--- Begin Message ---
Subject: |
GUILE 2.0.11: open-bytevector-input-port fails to open in binary mode |
Date: |
Wed, 25 Mar 2015 15:31:32 +0100 |
Run the following code in an UTF-8 capable locale:
(setlocale LC_ALL "")
(use-modules (rnrs io ports) (rnrs bytevectors) (ice-9 format))
(let ((p (open-bytevector-input-port
(u8-list->bytevector '(#xc3 #x9f #xc3 #X9f)))))
(format #t "~a ~a\n" (port-encoding p) (binary-port? p))
(format #t "#x~x\n" (char->integer (read-char p)))
(format #t "~a ~a\n" (port-encoding p) (binary-port? p))

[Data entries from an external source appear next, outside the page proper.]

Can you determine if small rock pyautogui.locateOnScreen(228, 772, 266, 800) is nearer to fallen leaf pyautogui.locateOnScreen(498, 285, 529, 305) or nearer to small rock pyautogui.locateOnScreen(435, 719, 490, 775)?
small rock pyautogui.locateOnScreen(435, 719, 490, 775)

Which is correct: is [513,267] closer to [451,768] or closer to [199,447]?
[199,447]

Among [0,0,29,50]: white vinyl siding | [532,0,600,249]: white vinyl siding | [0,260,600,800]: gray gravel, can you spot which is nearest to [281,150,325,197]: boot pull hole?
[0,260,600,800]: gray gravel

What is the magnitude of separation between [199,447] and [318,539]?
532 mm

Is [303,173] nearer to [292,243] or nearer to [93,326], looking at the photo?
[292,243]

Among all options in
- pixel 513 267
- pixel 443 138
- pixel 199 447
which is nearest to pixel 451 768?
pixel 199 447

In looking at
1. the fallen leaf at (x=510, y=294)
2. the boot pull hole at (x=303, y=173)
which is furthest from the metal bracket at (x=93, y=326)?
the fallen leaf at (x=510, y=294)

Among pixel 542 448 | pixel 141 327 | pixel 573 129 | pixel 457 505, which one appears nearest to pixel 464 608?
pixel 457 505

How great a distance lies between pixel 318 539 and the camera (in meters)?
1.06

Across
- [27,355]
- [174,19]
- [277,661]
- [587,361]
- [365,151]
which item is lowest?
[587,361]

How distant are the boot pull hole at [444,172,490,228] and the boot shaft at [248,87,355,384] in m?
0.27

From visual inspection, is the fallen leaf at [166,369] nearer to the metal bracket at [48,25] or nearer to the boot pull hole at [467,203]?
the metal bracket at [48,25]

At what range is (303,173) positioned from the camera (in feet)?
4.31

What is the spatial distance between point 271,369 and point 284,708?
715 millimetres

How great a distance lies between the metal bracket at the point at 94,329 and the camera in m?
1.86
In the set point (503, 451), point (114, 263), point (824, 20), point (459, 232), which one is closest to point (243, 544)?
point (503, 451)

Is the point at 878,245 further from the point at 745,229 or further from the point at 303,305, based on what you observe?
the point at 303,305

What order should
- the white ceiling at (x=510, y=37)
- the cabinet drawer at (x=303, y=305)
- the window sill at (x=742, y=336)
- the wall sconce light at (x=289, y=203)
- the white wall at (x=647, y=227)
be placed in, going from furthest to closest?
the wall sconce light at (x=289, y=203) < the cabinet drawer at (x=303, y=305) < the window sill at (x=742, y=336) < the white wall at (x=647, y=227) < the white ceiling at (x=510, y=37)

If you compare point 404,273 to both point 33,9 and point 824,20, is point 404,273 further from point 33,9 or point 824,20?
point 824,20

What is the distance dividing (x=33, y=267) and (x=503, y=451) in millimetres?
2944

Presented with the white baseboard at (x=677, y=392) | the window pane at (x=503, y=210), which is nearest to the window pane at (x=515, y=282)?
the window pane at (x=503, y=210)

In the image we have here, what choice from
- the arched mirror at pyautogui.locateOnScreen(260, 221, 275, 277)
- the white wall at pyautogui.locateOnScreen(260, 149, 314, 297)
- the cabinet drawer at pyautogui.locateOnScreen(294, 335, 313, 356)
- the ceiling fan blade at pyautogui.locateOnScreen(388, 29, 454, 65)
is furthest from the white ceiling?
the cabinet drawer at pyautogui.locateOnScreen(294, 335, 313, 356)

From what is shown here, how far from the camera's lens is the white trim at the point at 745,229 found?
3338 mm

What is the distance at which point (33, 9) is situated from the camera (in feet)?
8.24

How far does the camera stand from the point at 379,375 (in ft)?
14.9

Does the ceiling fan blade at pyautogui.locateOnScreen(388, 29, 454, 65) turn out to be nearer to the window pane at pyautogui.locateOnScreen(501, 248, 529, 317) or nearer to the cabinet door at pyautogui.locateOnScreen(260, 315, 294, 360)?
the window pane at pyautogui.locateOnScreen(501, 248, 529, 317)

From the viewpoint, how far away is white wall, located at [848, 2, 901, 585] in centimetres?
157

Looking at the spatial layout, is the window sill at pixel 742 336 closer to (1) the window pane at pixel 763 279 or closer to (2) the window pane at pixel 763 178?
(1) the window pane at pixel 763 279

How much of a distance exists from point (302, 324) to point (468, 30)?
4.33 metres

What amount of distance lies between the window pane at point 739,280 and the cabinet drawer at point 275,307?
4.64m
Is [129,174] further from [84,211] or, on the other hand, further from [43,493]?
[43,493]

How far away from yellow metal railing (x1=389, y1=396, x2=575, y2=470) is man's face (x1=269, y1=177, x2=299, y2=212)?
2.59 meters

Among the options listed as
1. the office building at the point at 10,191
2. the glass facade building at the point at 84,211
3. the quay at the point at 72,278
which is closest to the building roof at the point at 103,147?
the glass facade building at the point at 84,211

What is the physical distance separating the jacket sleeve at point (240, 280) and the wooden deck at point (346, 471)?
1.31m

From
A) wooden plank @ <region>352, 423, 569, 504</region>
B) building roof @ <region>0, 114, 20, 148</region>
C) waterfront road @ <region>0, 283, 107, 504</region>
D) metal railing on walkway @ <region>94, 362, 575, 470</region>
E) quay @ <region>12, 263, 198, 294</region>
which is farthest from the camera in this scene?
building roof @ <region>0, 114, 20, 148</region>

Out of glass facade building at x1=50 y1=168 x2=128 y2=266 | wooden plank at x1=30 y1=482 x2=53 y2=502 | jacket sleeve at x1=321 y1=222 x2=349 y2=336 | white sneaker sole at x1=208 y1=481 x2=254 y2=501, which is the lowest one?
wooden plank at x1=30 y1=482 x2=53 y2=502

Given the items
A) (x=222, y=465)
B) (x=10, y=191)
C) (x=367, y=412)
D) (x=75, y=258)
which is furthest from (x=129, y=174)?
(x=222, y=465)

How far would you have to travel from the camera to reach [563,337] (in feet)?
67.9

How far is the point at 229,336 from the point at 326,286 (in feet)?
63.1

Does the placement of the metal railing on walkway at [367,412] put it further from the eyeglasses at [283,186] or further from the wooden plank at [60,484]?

(set-port-encoding! p "ISO-8859-1")
(format #t "~a ~a\n" (port-encoding p) (binary-port? p))
(format #t "#x~x\n" (char->integer (read-char p)))
(format #t "~a ~a\n" (port-encoding p) (binary-port? p)))
This results in the output
#f #t
#xdf
#f #t
ISO-8859-1 #f
#xc3
ISO-8859-1 #f
The manual, however, states:
-- Scheme Procedure: port-encoding port
-- C Function: scm_port_encoding (port)
Returns, as a string, the character encoding that PORT uses to
interpret its input and output. The value ‘#f’ is equivalent to
‘"ISO-8859-1"’.
That would appear to be false since the value #f here is treated as
equivalent to "UTF-8" rather than "ISO-8859-1".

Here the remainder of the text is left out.